Dataset items
☆ ☆ ☆ ☆ ☆

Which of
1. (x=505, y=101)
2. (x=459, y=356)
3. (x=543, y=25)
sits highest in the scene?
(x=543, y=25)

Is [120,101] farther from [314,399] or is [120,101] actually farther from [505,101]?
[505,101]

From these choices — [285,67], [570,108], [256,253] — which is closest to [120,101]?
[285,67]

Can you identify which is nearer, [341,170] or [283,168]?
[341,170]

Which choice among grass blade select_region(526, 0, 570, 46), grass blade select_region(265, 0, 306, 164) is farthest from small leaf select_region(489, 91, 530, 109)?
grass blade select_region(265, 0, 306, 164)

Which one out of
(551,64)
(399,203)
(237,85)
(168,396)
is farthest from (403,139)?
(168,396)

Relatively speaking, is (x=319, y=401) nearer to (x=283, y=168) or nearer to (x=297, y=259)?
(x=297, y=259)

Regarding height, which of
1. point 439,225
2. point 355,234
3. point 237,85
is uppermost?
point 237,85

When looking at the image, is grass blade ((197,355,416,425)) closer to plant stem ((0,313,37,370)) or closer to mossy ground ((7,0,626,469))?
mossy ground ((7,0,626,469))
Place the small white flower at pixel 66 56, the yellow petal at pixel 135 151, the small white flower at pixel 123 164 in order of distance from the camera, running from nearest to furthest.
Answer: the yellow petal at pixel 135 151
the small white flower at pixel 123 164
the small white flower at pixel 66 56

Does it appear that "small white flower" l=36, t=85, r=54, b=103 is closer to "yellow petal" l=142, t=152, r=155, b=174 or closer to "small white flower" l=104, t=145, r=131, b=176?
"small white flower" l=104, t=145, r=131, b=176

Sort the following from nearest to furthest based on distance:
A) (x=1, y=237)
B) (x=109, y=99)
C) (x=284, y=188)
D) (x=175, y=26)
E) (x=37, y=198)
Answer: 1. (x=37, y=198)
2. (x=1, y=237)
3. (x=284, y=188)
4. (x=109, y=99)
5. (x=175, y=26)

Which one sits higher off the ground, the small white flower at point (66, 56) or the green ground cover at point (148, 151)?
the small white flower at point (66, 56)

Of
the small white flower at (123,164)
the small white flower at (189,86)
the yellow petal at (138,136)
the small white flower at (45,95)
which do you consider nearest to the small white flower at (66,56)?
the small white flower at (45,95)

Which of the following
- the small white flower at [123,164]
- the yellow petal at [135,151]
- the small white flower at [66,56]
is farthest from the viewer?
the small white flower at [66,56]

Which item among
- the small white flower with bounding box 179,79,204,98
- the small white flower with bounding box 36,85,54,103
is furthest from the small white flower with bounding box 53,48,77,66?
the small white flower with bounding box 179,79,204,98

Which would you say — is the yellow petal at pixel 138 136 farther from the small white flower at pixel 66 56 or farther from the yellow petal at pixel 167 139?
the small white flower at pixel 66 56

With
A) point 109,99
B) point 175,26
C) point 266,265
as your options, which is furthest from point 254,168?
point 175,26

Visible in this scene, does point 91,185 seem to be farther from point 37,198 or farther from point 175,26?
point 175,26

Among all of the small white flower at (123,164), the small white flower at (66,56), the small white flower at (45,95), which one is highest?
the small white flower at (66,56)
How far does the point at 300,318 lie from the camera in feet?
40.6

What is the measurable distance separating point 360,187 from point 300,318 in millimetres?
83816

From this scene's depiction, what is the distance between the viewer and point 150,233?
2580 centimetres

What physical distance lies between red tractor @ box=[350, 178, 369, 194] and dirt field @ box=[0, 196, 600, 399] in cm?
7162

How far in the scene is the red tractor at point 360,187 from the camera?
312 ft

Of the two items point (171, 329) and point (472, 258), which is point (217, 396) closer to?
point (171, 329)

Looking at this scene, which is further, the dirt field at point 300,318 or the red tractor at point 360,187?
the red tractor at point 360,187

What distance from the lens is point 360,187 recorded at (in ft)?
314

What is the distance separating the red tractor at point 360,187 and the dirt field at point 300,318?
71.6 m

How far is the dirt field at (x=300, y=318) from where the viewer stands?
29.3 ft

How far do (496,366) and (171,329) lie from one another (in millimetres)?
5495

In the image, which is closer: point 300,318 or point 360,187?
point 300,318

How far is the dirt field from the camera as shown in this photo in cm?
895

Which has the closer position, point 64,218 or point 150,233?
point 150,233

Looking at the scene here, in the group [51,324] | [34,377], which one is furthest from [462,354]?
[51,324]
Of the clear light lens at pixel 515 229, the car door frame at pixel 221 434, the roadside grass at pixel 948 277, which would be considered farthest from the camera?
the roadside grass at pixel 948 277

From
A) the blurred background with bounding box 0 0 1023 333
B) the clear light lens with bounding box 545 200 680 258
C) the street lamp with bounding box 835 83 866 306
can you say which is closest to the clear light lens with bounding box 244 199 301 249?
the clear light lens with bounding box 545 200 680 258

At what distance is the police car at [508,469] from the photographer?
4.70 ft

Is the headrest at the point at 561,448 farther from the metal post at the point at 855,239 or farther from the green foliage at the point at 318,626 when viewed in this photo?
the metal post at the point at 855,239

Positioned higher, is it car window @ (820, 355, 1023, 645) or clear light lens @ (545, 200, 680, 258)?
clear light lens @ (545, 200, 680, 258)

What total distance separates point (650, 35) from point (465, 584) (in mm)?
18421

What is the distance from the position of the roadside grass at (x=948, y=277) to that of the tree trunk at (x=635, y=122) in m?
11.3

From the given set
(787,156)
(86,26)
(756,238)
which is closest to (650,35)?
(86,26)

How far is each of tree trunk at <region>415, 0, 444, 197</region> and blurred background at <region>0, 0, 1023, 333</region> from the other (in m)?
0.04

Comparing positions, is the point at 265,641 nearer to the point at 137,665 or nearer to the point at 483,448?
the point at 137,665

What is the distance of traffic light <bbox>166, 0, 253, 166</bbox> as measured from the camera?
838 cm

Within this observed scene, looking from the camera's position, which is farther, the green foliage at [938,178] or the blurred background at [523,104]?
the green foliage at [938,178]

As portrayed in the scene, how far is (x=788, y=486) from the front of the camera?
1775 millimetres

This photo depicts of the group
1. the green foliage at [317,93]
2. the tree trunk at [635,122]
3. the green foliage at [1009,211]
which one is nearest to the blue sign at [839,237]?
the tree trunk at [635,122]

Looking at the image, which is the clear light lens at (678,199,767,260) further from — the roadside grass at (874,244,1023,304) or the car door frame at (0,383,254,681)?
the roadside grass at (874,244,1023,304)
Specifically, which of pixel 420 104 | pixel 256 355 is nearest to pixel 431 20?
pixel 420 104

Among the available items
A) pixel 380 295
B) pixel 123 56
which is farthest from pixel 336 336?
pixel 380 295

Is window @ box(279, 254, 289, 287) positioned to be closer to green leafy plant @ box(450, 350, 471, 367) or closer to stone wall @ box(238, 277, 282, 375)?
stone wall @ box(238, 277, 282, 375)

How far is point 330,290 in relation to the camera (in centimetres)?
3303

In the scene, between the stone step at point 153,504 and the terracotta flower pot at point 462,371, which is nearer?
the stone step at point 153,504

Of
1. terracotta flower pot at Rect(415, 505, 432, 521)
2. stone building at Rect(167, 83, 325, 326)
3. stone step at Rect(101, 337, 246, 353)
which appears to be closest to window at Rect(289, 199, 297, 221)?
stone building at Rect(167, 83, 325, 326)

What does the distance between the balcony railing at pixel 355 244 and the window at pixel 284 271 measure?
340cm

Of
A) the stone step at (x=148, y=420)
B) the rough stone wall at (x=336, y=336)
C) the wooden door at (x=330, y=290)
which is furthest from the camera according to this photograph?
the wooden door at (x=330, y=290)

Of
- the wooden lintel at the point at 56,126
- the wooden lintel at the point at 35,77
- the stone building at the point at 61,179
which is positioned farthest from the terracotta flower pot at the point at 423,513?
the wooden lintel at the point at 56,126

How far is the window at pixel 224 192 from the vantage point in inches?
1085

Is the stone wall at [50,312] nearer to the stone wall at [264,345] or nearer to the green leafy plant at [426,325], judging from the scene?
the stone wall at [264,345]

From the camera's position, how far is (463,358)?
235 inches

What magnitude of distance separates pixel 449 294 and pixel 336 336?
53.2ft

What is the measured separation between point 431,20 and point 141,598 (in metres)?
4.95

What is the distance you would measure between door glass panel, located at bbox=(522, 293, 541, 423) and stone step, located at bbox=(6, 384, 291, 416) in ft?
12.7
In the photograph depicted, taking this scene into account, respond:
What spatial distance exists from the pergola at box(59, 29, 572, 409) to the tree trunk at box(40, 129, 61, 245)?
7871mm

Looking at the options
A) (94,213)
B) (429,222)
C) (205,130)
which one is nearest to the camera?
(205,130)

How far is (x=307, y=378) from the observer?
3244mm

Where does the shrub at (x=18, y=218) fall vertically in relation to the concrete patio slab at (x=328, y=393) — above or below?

☆ ☆ ☆ ☆ ☆

• [Problem] Transcribe the lines from the line with "What is the distance of" to the line with "1775 millimetres", both included, with no changes.

• [Full output]
What is the distance of traffic light <bbox>166, 0, 253, 166</bbox> as measured from the camera?
838 cm

Within this observed scene, looking from the camera's position, which is farther, the green foliage at [938,178] or the blurred background at [523,104]?
the green foliage at [938,178]

As portrayed in the scene, how far is (x=788, y=486) from the front of the camera?
1775 millimetres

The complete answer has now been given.